Stated goal: In the material below, format the lines from the one containing "What distance stands" through the one containing "3.74 meters" as a JSON list of strings, one string per line, leaving out blank lines.

Exercise inputs:
§

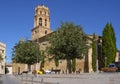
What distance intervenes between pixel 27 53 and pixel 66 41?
1679cm

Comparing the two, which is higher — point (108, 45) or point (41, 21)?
point (41, 21)

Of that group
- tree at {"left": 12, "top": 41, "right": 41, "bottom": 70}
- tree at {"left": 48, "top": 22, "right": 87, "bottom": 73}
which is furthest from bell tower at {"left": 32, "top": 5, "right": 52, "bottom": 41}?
tree at {"left": 48, "top": 22, "right": 87, "bottom": 73}

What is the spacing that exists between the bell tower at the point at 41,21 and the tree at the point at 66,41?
50.4m

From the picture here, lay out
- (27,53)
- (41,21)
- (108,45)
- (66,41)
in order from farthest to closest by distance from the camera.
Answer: (41,21) → (108,45) → (27,53) → (66,41)

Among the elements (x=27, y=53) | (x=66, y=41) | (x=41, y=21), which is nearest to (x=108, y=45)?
(x=27, y=53)

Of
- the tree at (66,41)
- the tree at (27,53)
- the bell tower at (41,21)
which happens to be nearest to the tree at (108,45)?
the tree at (27,53)

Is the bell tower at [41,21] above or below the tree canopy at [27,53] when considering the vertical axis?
above

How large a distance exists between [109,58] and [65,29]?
19383mm

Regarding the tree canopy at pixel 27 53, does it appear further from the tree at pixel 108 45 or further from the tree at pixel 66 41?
the tree at pixel 108 45

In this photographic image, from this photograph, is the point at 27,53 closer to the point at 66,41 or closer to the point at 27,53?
the point at 27,53

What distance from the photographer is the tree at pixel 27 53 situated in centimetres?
6197

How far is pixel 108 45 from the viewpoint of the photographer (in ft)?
212

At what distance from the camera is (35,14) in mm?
99562

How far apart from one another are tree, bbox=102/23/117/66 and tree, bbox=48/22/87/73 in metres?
16.6
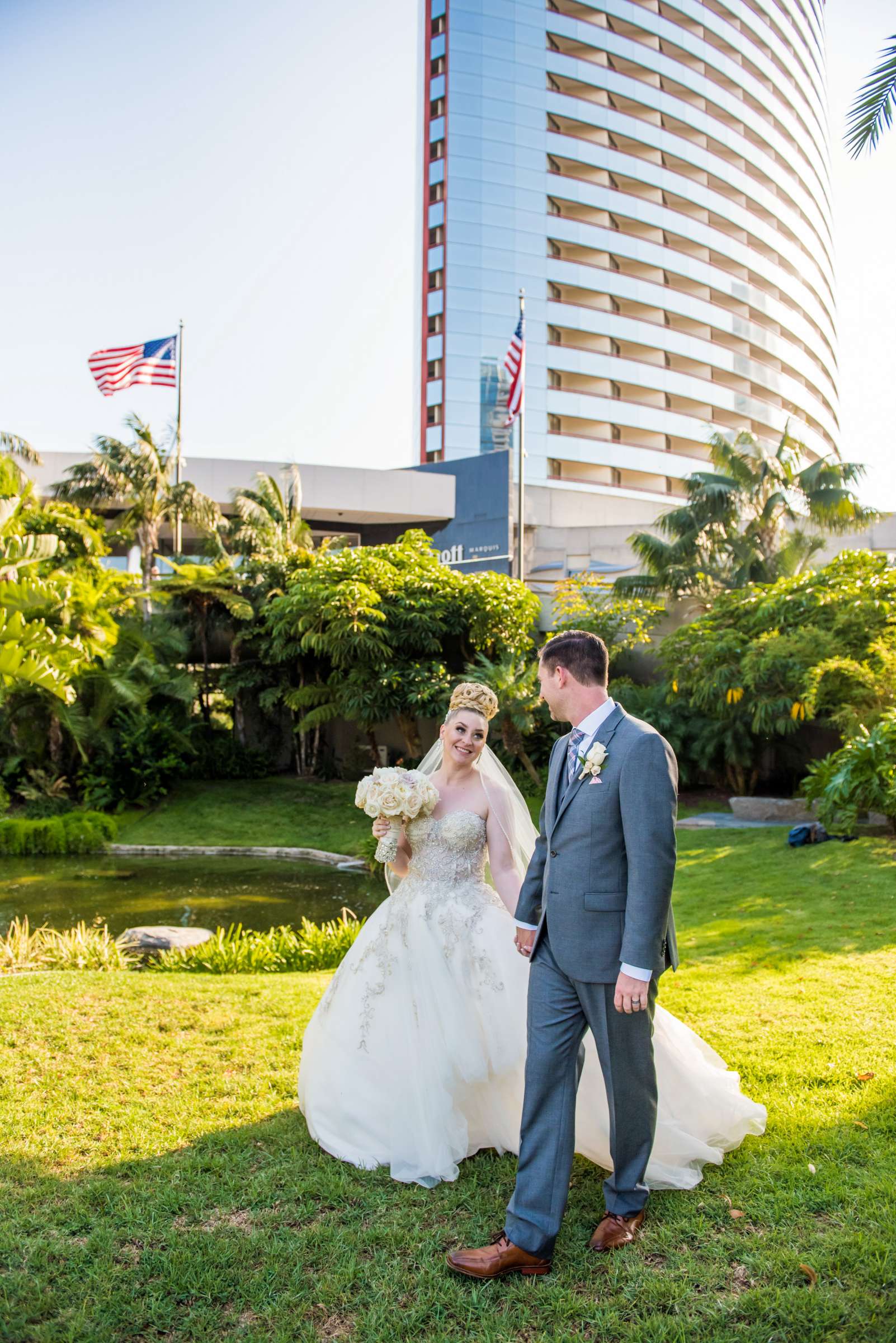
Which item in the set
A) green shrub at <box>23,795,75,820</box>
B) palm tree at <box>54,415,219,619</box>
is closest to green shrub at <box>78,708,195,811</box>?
green shrub at <box>23,795,75,820</box>

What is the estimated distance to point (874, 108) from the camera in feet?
13.3

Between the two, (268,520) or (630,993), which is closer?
(630,993)

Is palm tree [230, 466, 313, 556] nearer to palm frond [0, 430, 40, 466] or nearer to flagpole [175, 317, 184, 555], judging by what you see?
flagpole [175, 317, 184, 555]

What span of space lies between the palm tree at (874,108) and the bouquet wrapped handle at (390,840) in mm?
3664

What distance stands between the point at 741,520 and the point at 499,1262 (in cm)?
2412

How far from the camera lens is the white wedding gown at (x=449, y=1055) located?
3.74 meters

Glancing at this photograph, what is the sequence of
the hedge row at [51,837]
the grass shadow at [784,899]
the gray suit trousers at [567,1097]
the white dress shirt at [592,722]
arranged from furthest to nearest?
1. the hedge row at [51,837]
2. the grass shadow at [784,899]
3. the white dress shirt at [592,722]
4. the gray suit trousers at [567,1097]

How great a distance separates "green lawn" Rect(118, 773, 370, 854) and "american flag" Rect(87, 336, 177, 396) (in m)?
10.5

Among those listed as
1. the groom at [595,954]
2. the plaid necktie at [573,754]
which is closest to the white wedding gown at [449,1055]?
the groom at [595,954]

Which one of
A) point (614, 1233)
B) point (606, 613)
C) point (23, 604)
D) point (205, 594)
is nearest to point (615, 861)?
point (614, 1233)

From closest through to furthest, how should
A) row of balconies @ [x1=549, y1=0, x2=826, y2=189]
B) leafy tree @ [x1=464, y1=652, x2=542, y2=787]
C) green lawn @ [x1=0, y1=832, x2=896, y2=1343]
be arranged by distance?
green lawn @ [x1=0, y1=832, x2=896, y2=1343]
leafy tree @ [x1=464, y1=652, x2=542, y2=787]
row of balconies @ [x1=549, y1=0, x2=826, y2=189]

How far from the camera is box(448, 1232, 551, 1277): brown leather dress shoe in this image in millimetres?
3002

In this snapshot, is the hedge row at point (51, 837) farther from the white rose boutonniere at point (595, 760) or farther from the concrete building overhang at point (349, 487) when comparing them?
the white rose boutonniere at point (595, 760)

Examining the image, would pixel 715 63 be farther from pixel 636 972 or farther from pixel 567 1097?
pixel 567 1097
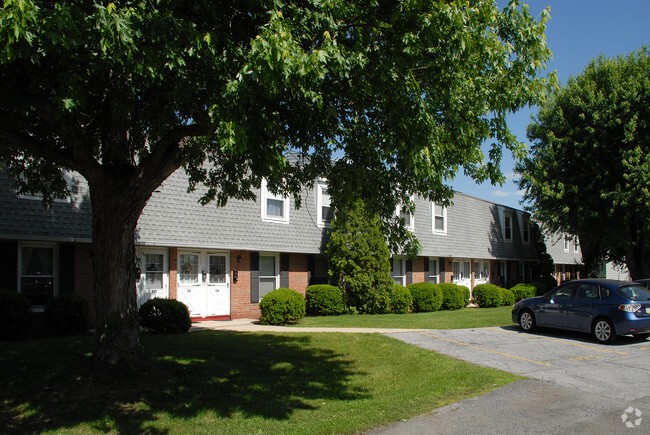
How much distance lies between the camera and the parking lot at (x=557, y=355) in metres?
8.37

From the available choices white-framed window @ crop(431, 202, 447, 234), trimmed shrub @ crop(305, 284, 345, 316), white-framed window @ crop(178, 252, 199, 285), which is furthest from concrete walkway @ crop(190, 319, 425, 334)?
white-framed window @ crop(431, 202, 447, 234)

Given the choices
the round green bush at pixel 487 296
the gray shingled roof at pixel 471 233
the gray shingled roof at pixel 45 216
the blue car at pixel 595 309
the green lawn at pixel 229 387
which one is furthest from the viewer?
the round green bush at pixel 487 296

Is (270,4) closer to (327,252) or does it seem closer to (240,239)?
(240,239)

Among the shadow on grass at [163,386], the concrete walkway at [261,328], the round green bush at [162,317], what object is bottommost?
the concrete walkway at [261,328]

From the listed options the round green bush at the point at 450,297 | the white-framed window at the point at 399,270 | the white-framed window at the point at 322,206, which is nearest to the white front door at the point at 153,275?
the white-framed window at the point at 322,206

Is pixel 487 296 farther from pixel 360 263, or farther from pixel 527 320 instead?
pixel 527 320

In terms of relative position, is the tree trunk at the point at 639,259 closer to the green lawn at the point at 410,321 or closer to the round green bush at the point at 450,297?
the round green bush at the point at 450,297

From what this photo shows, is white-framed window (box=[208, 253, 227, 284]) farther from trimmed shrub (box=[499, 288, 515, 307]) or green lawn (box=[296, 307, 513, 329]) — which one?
trimmed shrub (box=[499, 288, 515, 307])

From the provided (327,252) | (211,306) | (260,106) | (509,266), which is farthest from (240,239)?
(509,266)

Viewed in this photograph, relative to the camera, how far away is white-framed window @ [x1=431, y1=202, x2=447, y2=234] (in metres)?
24.0

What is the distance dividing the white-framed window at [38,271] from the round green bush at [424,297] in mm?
13416

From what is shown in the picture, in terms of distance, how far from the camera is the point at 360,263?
1816 cm

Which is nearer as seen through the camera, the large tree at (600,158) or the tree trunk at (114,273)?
the tree trunk at (114,273)

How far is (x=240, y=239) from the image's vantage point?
52.9 feet
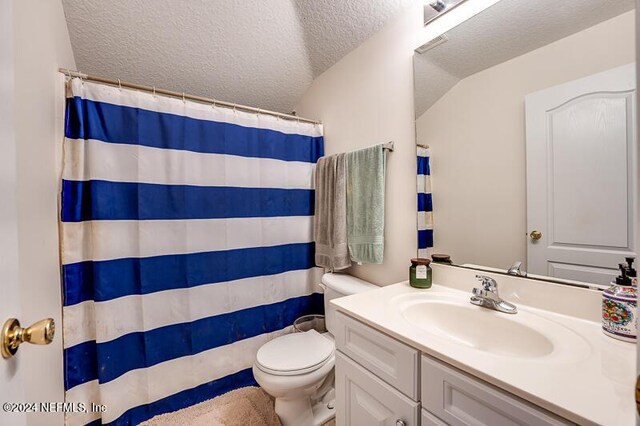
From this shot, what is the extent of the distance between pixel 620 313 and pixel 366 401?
0.77 meters

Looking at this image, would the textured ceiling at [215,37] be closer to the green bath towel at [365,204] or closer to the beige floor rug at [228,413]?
the green bath towel at [365,204]

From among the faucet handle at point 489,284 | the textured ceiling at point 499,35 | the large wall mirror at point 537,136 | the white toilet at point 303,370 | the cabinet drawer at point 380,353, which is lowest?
the white toilet at point 303,370

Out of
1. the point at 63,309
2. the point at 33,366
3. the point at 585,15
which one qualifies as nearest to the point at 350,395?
the point at 33,366

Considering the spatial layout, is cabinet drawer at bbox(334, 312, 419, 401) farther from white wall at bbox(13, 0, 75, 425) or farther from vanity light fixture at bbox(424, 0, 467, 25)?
vanity light fixture at bbox(424, 0, 467, 25)

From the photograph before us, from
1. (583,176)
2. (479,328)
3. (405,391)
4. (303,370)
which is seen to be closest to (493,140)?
(583,176)

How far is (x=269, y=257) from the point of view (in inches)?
67.8

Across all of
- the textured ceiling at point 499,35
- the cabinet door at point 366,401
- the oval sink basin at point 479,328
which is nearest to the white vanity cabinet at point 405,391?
the cabinet door at point 366,401

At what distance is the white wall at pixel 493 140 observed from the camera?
0.80m

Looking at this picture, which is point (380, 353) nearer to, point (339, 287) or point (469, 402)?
point (469, 402)

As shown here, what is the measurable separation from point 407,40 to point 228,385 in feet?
7.22

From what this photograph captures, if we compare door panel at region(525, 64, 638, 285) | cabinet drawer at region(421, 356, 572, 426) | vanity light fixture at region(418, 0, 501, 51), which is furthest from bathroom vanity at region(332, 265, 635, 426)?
vanity light fixture at region(418, 0, 501, 51)

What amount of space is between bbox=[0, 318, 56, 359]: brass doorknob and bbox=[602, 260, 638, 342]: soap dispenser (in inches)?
51.8

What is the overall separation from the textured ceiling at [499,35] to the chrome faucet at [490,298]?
820mm

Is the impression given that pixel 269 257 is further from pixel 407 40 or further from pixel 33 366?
pixel 407 40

§

Solution to this problem:
[
  "What distance stands between the point at 741,520 and the point at 499,1262 (in cm)?",
  "2412",
  "How far from the camera lens is the white wedding gown at (x=449, y=1055) located?",
  "3.74 meters"
]